──────── Recorded data ────────

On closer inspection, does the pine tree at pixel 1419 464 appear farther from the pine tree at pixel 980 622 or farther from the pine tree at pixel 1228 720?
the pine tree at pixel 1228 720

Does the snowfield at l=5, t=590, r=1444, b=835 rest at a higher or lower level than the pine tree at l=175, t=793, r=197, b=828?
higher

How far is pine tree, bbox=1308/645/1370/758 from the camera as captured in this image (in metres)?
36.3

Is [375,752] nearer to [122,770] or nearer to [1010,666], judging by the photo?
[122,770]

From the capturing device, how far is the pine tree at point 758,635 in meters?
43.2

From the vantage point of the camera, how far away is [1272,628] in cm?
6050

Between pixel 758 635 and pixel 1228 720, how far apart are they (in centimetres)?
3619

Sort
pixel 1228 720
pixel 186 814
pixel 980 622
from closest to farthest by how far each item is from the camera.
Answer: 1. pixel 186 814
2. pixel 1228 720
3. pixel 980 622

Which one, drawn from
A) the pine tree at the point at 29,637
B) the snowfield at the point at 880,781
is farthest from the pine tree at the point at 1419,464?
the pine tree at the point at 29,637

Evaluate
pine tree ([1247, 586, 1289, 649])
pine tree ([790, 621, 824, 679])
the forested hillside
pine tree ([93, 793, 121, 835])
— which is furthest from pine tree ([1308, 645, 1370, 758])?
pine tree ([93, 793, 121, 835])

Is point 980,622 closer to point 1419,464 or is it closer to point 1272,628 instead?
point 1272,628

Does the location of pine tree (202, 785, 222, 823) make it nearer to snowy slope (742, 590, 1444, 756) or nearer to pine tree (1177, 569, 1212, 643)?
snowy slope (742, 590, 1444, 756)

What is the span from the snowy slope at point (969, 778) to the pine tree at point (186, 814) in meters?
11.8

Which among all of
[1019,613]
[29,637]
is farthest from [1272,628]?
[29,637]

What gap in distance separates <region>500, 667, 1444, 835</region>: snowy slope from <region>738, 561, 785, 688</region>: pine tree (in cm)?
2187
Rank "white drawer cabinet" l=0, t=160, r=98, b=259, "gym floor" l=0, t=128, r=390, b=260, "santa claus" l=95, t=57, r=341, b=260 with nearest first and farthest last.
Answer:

────────

- Aim -
Render every line of the listing above as a numbered list, leaving out the blank lines.

- Exercise solution -
1. On closer inspection, does the pine tree at pixel 1419 464 appear farther from the pine tree at pixel 980 622 or farther from the pine tree at pixel 1228 720?
2. the pine tree at pixel 1228 720
3. Does the snowfield at l=5, t=590, r=1444, b=835 rest at a higher or lower level than the pine tree at l=175, t=793, r=197, b=828?
4. higher
5. How far is pine tree, bbox=1308/645/1370/758 from the camera as captured in this image (in metres)?
6. 36.3
7. Is [375,752] nearer to [122,770] or nearer to [1010,666], judging by the photo?
8. [122,770]
9. From the capturing device, how far is the pine tree at point 758,635 in meters?
10. 43.2
11. From the vantage point of the camera, how far away is [1272,628] in cm?
12. 6050
13. Between pixel 758 635 and pixel 1228 720, how far apart are they (in centimetres)?
14. 3619
15. Sort
16. pixel 1228 720
17. pixel 186 814
18. pixel 980 622
19. from closest to farthest by how far each item is from the camera.
20. Answer: 1. pixel 186 814
21. 2. pixel 1228 720
22. 3. pixel 980 622
23. Which one, drawn from
24. A) the pine tree at the point at 29,637
25. B) the snowfield at the point at 880,781
26. is farthest from the pine tree at the point at 1419,464?
27. the pine tree at the point at 29,637
28. Evaluate
29. pine tree ([1247, 586, 1289, 649])
30. pine tree ([790, 621, 824, 679])
31. the forested hillside
32. pine tree ([93, 793, 121, 835])
33. — which is furthest from pine tree ([1308, 645, 1370, 758])?
34. pine tree ([93, 793, 121, 835])
35. Is point 980,622 closer to point 1419,464 or is it closer to point 1272,628 instead?
36. point 1272,628
37. Does the location of pine tree (202, 785, 222, 823) make it nearer to snowy slope (742, 590, 1444, 756) or nearer to pine tree (1177, 569, 1212, 643)?
38. snowy slope (742, 590, 1444, 756)
39. What is the span from the snowy slope at point (969, 778) to the pine tree at point (186, 814) in meters?
40. 11.8
41. Which among all of
42. [1019,613]
43. [29,637]
44. is farthest from [1272,628]?
45. [29,637]
46. What gap in distance separates <region>500, 667, 1444, 835</region>: snowy slope from <region>738, 561, 785, 688</region>: pine tree (in cm)?
47. 2187
48. Rank "white drawer cabinet" l=0, t=160, r=98, b=259, "gym floor" l=0, t=128, r=390, b=260, "santa claus" l=95, t=57, r=341, b=260 with nearest first and farthest last.
49. Answer:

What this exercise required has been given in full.